Burial Hill in Plymouth, Massachusetts

Burial Hill

Plymouth, Massachusetts · Est. 1637

In Brief

Burial Hill rises above Plymouth, Massachusetts, where the Pilgrims raised their first fort. The most-told ghosts here aren't Pilgrims but the sailors of the General Arnold, who froze to death in a 1778 blizzard and lie in an unmarked mass grave.

The Full Story

On Burial Hill in Plymouth, Massachusetts, the ghost the tour guides keep coming back to is a sea captain, walking the rows by an old marble obelisk, watching over a grave he asked to share. They say he is James Magee, and the men under him froze to death.

Magee commanded the privateer General Arnold, a brigantine carrying a crew of around 105. At dawn on December 26, 1778, the ship ran aground on White Flats in Plymouth Bay during a blizzard, close enough to the town to be seen from shore. Residents waited out the worst of the storm, then crossed the frozen harbor on foot to reach the wreck. They found much of the crew already dead in the rigging and on the deck, frozen where the cold had caught them. The accounts disagree on the count, but more than 70 men died, and they were buried together here in an unmarked mass grave. Some of those carried ashore alive did not survive the days after.

Magee himself lived. He went on to a long career as a merchant captain and died in 1801, and by his own wish he was buried with his crew, in the same ground.
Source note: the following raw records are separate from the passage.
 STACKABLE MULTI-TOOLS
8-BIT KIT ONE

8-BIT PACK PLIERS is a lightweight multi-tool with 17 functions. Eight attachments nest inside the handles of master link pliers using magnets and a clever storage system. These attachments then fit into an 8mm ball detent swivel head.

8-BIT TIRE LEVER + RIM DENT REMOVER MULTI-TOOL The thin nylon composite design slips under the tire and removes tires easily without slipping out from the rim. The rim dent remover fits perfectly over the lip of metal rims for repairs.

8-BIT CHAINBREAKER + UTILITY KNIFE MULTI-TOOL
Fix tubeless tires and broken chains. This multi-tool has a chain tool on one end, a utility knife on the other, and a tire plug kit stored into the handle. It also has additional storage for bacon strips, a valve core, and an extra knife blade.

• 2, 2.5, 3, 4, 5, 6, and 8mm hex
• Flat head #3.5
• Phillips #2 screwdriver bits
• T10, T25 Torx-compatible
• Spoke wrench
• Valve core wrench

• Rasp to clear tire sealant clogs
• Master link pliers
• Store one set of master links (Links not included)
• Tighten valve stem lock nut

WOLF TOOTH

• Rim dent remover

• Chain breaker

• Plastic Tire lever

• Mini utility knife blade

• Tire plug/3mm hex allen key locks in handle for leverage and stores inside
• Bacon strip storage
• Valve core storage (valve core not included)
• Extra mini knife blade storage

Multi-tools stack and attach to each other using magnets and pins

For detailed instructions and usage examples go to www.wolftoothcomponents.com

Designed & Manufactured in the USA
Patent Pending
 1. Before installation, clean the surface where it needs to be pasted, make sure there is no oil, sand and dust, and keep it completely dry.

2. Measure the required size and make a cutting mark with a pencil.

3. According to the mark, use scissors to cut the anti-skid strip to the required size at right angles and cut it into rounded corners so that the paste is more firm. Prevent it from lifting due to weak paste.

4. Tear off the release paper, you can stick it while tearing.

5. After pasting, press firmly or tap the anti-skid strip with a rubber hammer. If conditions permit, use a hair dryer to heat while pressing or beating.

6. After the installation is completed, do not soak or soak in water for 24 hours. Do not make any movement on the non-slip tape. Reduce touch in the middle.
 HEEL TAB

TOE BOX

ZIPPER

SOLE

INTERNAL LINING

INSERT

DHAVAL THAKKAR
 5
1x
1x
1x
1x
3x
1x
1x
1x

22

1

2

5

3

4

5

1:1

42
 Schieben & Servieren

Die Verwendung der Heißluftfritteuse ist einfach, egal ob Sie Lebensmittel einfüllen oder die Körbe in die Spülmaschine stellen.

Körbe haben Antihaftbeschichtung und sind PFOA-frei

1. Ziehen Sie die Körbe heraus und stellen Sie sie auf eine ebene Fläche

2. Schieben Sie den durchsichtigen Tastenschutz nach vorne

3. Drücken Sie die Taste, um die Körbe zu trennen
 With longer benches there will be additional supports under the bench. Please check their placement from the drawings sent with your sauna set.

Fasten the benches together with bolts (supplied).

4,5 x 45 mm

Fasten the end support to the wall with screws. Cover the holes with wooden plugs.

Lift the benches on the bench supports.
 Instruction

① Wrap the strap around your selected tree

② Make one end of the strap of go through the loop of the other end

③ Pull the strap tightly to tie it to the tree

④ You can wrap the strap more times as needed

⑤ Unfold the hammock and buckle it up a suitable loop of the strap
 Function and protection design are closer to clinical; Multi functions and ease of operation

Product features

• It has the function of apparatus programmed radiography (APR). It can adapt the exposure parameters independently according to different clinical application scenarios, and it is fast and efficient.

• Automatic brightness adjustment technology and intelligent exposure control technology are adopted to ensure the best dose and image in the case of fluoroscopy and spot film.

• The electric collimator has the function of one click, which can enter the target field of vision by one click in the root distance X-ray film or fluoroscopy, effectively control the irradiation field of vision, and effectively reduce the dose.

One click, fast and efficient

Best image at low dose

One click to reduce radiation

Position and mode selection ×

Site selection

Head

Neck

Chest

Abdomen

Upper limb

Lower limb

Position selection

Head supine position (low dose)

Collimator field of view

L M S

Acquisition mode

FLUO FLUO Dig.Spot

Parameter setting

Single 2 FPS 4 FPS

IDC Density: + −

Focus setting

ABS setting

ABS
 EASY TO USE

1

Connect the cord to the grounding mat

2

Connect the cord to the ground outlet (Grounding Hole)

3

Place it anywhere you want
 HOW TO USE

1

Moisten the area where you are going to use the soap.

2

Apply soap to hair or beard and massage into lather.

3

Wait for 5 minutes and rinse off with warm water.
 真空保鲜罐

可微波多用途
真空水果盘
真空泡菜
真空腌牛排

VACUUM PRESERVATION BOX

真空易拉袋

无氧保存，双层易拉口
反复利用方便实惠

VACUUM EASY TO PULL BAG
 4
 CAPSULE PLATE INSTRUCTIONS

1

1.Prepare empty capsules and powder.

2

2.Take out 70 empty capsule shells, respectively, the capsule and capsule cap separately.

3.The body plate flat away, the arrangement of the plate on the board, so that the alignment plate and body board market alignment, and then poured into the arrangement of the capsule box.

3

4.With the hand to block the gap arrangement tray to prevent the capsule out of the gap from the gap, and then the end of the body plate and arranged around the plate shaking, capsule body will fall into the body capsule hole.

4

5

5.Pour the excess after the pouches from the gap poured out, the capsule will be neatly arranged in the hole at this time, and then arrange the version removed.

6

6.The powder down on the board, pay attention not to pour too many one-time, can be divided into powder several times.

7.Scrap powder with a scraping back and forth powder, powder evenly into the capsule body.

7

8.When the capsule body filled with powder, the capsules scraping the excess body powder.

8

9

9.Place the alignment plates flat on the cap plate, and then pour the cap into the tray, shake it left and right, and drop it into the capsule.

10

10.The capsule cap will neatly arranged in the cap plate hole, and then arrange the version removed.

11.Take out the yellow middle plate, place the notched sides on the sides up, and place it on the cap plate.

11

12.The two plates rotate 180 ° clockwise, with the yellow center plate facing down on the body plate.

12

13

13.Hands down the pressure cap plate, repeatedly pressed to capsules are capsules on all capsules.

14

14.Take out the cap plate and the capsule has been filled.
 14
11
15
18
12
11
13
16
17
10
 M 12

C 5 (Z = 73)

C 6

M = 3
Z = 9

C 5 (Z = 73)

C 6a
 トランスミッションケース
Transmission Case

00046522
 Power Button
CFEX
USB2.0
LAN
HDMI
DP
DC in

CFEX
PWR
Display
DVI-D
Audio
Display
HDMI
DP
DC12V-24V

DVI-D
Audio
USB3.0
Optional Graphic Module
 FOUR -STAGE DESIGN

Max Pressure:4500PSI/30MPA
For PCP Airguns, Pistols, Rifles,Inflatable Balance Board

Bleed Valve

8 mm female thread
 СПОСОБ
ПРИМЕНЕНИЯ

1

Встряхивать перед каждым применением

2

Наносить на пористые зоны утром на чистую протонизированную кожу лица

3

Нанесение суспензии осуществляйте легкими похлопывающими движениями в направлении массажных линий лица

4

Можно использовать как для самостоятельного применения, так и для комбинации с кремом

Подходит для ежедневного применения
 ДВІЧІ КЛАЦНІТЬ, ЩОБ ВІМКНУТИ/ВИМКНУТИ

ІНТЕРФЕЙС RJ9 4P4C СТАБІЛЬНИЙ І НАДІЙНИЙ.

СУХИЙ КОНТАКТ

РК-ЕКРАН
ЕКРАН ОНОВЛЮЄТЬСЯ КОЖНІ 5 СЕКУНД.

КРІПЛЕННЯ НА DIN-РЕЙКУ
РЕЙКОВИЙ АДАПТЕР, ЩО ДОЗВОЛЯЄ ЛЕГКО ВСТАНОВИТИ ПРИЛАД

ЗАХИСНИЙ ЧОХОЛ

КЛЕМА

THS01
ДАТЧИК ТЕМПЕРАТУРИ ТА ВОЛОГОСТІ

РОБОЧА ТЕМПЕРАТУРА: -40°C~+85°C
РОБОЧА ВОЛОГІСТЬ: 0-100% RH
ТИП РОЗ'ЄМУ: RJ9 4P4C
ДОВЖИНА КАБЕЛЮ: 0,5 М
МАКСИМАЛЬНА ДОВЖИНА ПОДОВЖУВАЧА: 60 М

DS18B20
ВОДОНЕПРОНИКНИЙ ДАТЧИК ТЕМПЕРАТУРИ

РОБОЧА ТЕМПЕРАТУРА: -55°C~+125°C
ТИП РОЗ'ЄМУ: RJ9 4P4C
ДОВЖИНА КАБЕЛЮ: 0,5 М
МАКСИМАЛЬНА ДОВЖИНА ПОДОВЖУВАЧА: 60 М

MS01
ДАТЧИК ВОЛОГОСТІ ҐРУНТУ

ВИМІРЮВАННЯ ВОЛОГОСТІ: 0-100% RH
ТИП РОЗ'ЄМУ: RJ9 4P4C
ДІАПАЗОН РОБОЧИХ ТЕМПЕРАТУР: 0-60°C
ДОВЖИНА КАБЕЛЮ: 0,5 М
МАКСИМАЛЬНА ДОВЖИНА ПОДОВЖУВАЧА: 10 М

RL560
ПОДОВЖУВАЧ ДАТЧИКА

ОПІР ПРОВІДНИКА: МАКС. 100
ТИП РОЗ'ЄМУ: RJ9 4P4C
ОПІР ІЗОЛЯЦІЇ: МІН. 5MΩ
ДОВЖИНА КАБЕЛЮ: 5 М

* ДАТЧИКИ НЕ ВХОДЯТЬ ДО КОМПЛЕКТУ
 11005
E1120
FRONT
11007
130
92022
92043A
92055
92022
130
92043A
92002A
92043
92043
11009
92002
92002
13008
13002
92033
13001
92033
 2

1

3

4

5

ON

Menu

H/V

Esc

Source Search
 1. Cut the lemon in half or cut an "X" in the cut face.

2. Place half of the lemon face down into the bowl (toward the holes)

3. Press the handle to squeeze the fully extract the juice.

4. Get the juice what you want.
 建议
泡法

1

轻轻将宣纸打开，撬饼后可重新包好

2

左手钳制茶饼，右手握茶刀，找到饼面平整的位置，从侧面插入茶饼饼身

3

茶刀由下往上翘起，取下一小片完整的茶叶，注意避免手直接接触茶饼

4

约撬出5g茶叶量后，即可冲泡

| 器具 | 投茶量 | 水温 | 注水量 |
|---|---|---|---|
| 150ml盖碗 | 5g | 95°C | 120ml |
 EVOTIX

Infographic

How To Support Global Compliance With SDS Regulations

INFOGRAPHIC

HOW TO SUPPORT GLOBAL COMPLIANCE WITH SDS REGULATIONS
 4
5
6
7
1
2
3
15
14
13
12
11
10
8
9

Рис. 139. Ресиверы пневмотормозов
In 1862 a man named Stephen Gale, from Portland, Maine, paid for the marble obelisk that now marks the site.

The hill was something other than a graveyard first. The Pilgrims raised their earliest fort on this rise in 1621 and used the structure as both watchtower and meetinghouse; a final wooden fort went up here in February 1676, during King Philip's War, and was pulled down by 1679. Documented headstone burials begin only in the late 1600s, the oldest recorded one cut in 1681. Governor William Bradford lies somewhere on the slope, along with church elder William Brewster and other Mayflower passengers, their exact graves long since uncertain.

The sailors are not the only story people carry up the hill. A witch named Mother Crewe, the legend goes, cursed a man who had evicted her: "Make your peace, because you will not live to see another sunset. They'll dig your grave on Burial Hill." He was thrown from his horse the next day and buried here, the way she said he would be.

But it's the captain people watch for, pacing the obelisk after dark. More than 70 of his men went into the frozen ground beneath it, and the story says he has never finished keeping watch over them.